In Greenland, there lives a man known as the Julemanden who gives gifts to the children of Denmark every December 24. He is especially fond of risengrod, a native delicacy which is essentially rice pudding with cinnamon sugar and with a slice of butter. He is also assisted by nisse, the Danish counterpart of elves…so goes the story from a Danish folklore.
Julemanden is roughly translated as the Yule Man or the Christmas Man. His story became popular only after World War II. The influence drawn from the American Santa is quite evident although its image became nearer to the qualities of Father Christmas through time. The character is tied to the very roots of Danish folklore and mythology.
For all intents and purposes, the Julemanden looks like Santa Claus or Father Christmas and so we have to ask why a different name was chosen. When countries adopt a practice of another, they usually try to make them their own starting from the name. That is exactly how traditions are formed – by creating some new ideas or by adopting an existing one and modifying them to agree with cultural beliefs and practices.

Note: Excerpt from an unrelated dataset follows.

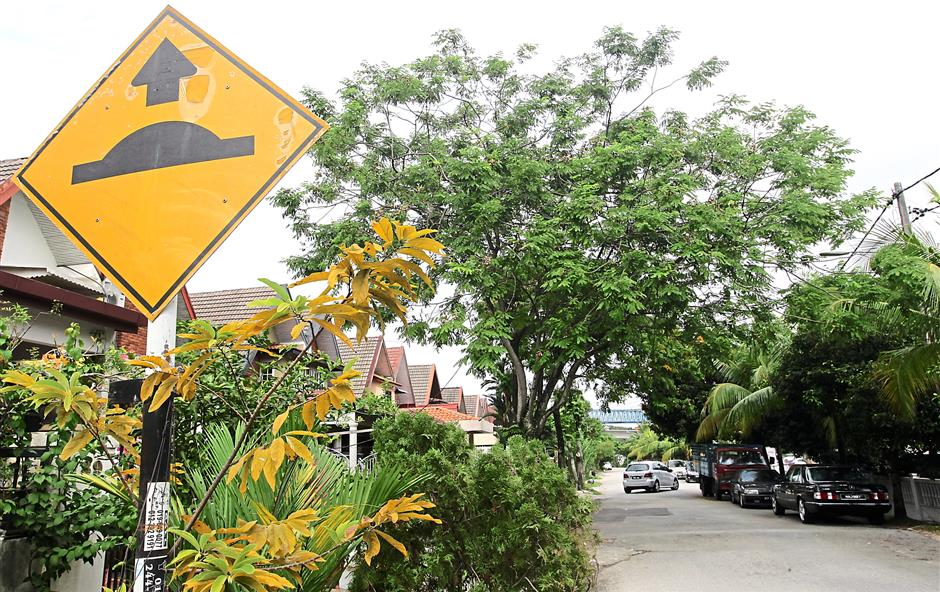 According to MPSJ standard, there must be a a signage to indicate oncoming speed breakers.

Visiting houses to bring gifts is also being done by Julemanden but he does one thing which the American Santa doesn’t . This is the practice of leaving a garland of Danish flags to the fir tree of every home. He also plays the band and sings Christmas songs with the crowd. Now, the American Santa isn’t exactly known for these and the Julemanden certainly comes on its own because of its adherence to Danish identity.